Workers and others eating out that night will receive educational materials noting that:

  • It can take longer for a person with autism to process a response to a question; when taking orders, restaurant staff may have to wait longer for a response.
  • Individuals with autism don’t always express themselves in ways that are familiar to us. Behaviors can be triggered by frustration (not being able to communicate one’s needs), over-stimulation (sounds that are too loud or images that are too bright) or any number of factors. Be patient as the “behaviors” may actually be a way the individual is communicating.
  • Behaviors that may seem unusual to you are sometimes part of autism. Flapping hands, rocking back and forth, jumping and other movements are often normal coping mechanisms for individuals to calm themselves.

“Families with children with autism are still families,” says Ausderau, whose research is focused on studying eating and mealtimes among families and children with autism spectrum disorders. “And they are trying to orchestrate family mealtimes in the same way that everybody else is — they just have some other challenges or barriers they need to work through. These families have to think about a lot more things, like the sensory environment, the food and how it’s presented. There are just a whole range of issues these families have to think about in order to make mealtime successful, and it’s important to be aware of that.”

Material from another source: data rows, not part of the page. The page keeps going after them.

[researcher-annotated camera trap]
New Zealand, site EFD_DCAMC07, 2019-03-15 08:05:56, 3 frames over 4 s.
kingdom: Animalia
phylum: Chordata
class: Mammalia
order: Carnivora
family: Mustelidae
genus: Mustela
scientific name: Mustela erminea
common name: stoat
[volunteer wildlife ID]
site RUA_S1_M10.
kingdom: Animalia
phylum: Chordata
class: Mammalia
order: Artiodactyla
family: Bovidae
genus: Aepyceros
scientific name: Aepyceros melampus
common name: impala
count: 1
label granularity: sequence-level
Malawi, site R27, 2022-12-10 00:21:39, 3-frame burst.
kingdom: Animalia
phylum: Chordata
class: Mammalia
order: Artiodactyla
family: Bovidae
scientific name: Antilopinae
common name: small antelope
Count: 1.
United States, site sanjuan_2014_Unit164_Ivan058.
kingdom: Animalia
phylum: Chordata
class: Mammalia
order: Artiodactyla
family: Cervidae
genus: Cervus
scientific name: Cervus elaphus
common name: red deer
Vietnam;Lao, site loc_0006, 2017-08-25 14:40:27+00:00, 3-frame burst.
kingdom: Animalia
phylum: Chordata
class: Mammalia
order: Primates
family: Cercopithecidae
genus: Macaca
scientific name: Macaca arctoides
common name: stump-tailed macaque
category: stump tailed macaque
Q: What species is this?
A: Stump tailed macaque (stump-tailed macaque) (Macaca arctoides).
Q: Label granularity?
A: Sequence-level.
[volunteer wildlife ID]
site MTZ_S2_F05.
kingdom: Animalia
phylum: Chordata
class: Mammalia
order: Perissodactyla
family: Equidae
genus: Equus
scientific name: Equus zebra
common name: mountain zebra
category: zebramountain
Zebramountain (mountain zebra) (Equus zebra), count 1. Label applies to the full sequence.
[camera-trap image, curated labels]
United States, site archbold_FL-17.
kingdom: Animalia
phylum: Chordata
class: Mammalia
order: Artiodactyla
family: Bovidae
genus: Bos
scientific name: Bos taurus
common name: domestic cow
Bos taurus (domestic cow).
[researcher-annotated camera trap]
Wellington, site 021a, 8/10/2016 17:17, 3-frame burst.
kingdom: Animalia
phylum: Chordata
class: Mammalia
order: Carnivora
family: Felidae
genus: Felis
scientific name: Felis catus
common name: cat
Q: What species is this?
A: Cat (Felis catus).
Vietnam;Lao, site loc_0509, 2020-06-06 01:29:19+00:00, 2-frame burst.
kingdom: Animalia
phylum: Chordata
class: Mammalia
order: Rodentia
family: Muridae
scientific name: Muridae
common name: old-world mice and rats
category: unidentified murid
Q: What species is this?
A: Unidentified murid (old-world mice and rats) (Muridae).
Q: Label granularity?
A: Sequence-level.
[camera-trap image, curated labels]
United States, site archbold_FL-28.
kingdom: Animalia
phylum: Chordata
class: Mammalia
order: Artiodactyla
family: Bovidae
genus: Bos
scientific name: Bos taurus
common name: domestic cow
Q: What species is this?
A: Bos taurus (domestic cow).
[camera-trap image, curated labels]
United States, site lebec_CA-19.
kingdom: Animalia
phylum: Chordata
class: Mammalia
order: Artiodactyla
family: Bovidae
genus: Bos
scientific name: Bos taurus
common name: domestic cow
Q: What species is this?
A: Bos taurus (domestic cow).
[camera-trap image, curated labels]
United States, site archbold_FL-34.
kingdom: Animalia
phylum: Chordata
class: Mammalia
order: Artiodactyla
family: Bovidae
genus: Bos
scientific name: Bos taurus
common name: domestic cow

Ausderau notes that UW–Madison students studying for their master’s degrees in occupational therapy and LEND Trainees with the university’s Waisman Center have been the driving force behind Sensory Friendly Family Night. The Wisconsin Maternal and Child Health (MCH) Leadership Education in Neurodevelopmental and Related Disabilities (LEND) program provides training to improve systems of care that promote the prevention of disabilities and assure access to family-centered, community-based services and supports for children with neurodevelopmental disabilities and their families.

Pierick, who works with Ausderau’s research team as a family representative in the LEND training program, notes that his family eventually gained the confidence to try eating out at Denny’s.

“And she did it,” he says. “It was a major accomplishment.”

Pierick then started attending sensory friendly movies with his daughter, noting, “It was so nice as a family to not care if she was making noise, or moving around, and nobody else cared, either.” Pierick’s family has since attended movies with a “regular” crowd and is looking forward to the upcoming Culver’s dining event.

“It is so important for our kids to get ‘practice’ so they can successfully navigate the ‘real world,’” says Pierick.

Much like Culver’s stepped up as a leading partner in this initial Sensory Friendly Family Night event, Ausderau is hopeful that other restaurants will come forward to help host similar events on a consistent basis moving forward. And with a little luck, the “real world” will become a bit more enlightened as well.

“The goal is to not only have an environment in which families with special needs can eat and enjoy themselves, but also a place where the community can come and have dinner together,” says Ausderau.